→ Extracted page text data
········

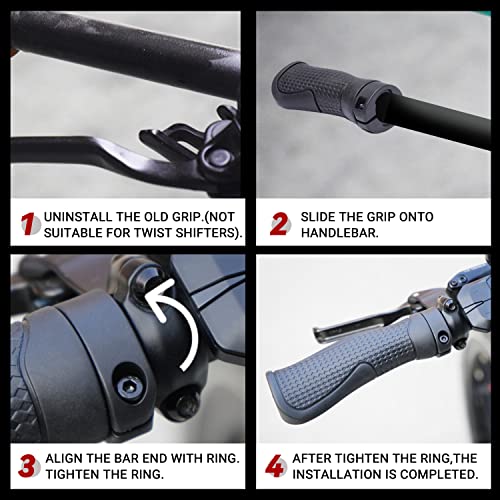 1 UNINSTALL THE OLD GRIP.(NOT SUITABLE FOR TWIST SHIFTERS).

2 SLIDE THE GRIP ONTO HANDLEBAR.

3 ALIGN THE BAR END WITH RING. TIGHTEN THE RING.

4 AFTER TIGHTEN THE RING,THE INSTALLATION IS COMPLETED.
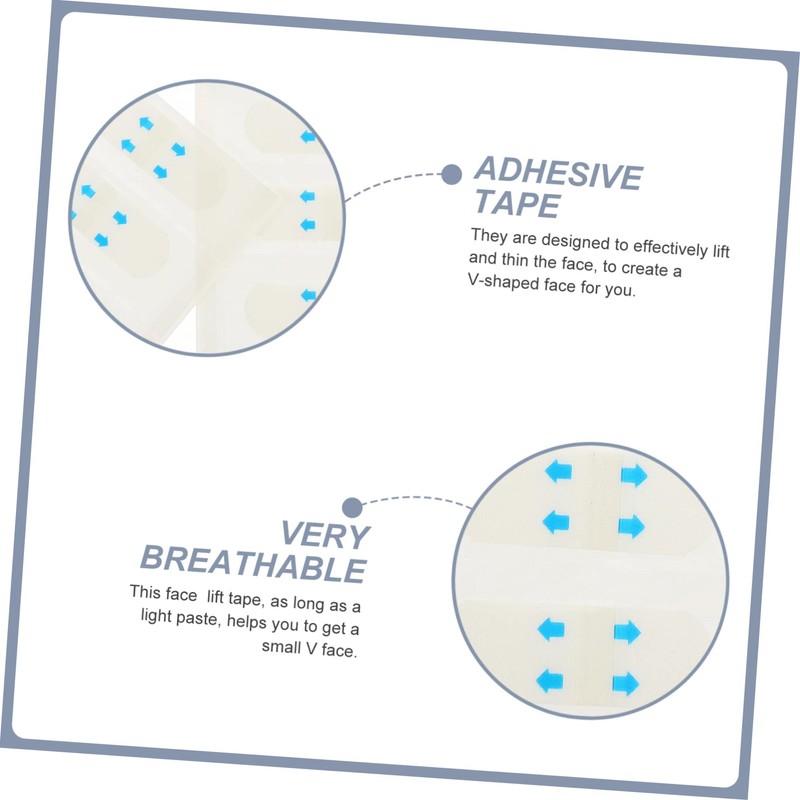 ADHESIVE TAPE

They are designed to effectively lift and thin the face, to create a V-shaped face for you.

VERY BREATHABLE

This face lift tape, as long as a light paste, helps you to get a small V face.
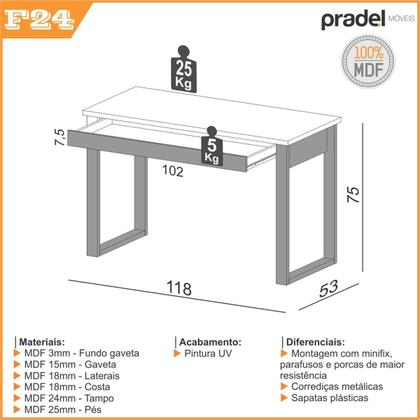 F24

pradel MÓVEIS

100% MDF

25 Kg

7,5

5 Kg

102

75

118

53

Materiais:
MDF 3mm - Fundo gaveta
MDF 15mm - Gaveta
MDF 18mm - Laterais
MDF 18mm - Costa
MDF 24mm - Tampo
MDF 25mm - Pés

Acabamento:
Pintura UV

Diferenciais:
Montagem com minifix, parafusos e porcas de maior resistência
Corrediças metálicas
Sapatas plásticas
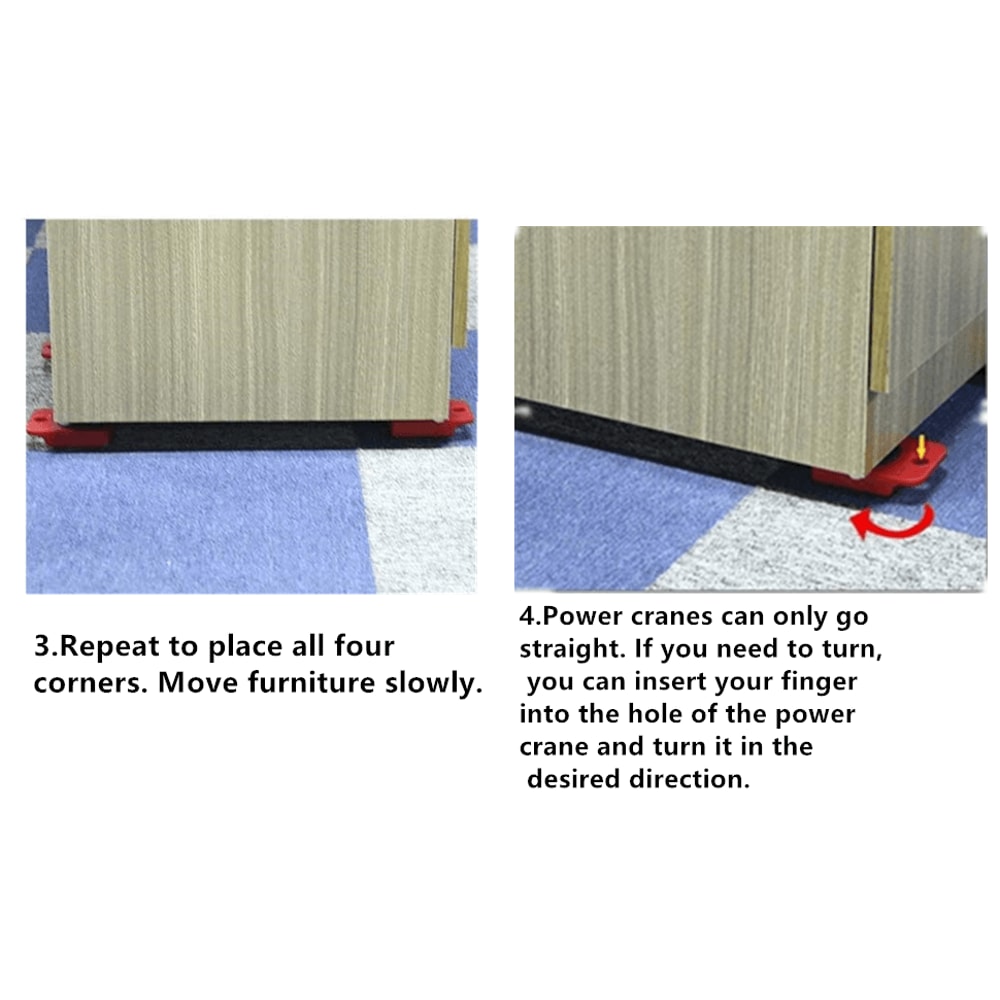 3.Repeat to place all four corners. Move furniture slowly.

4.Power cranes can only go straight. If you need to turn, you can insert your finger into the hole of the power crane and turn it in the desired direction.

········

With the pictures left out, please output each line from the one containing "MDF 18mm - Laterais" through the end of the entries, exactly as it is.

MDF 18mm - Laterais
MDF 18mm - Costa
MDF 24mm - Tampo
MDF 25mm - Pés

Acabamento:
Pintura UV

Diferenciais:
Montagem com minifix, parafusos e porcas de maior resistência
Corrediças metálicas
Sapatas plásticas
 3.Repeat to place all four corners. Move furniture slowly.

4.Power cranes can only go straight. If you need to turn, you can insert your finger into the hole of the power crane and turn it in the desired direction.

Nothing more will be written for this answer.